A disfunção erétil é a incapacidade de obter ou manter uma ereção adequada para relação sexual. A disfunção erétil se refere à função ereção só. Homens com disfunção erétil têm a sensação normal e são capazes de atingir o orgasmo.

A gravidade da disfunção erétil depende do tipo de cirurgia, fase do câncer, ea habilidade do cirurgião. Se a técnica do nervo poupadores é utilizado, a recuperação da disfunção erétil pode ocorrer no primeiro ano após o procedimento. A recuperação da função erétil após uma técnica não nervo-frugalmente é improvável, mas possível. Um estudo mostra as taxas de disfunção erétil de 66% para prostatectomia conservadora dos nervos, versus 75% para a técnica de preservação de nervo não, um ano após a cirurgia. O uso de dispositivos de vácuo ou remédios para disfunção erétil após a cirurgia, uma vez que o corpo curou pode melhorar a qualidade das ereções e acelerar o retorno da função sexual normal.

É importante lembrar que a cirurgia é um procedimento traumático e seu corpo vai levar tempo para se recuperar, assim como a habilidade de ter uma ereção. A maioria dos homens experimentar uma melhora em suas ereções ao longo do tempo.
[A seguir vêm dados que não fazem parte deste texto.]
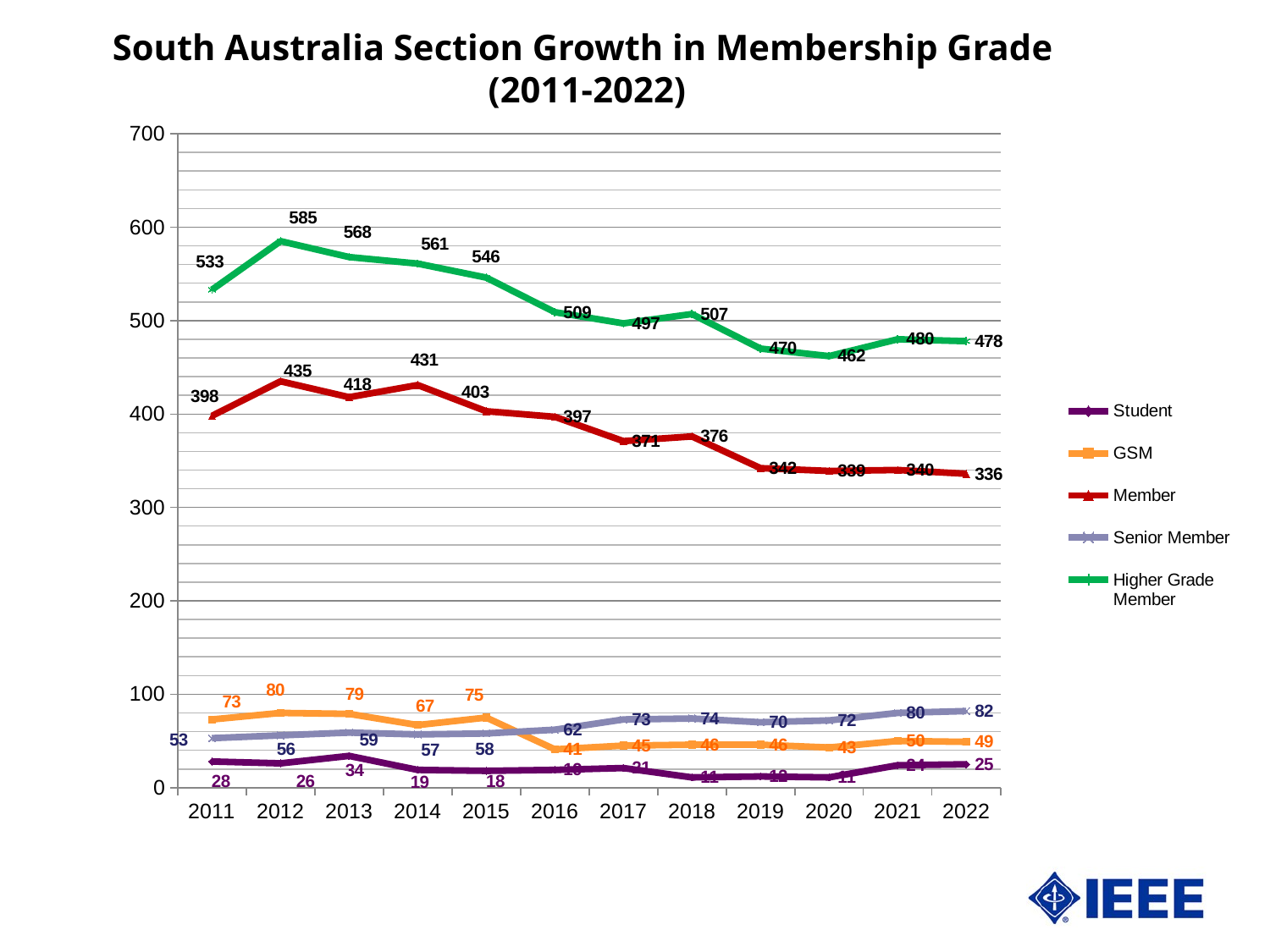
Which was larger in 2016, the GSM value or the Senior Member value? Senior Member What kind of chart is shown on the slide? Line chart In which year was the Member series at its lowest value? 2022 What is the difference between the Higher Grade Member values in 2011 and 2022? 55 What was the GSM value in 2011? 73 Does the Member series generally rise or fall from 2012 to 2022? Fall What was the Higher Grade Member value in 2012? 585 How many series does the legend list? 5 How many years are shown on the x axis? 12 What was the Senior Member value in 2022? 82 What was the Member value in 2022? 336 In which year did the Higher Grade Member series reach its highest value? 2012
Durante os primeiros três a 12 meses após prostatectomia radical, a maioria dos homens não será capaz de obter uma ereção espontânea e terá que usar medicamentos ou outros tratamentos se quiserem ter uma ereção.

Após a cirurgia, os homens experimentam orgasmos secos em que não há ejaculação. A razão é que as duas estruturas responsáveis pela maior parte do fluido no sêmen, que a próstata e vesículas seminais foram removidas. O ducto deferente, o tubo que transporta o esperma dos testículos, foi desligado. Esta falta de emissão de fluidos não tem ligação e não interferir com a capacidade do homem de sentir desejo sexual e excitação, ou atingir o orgasmo.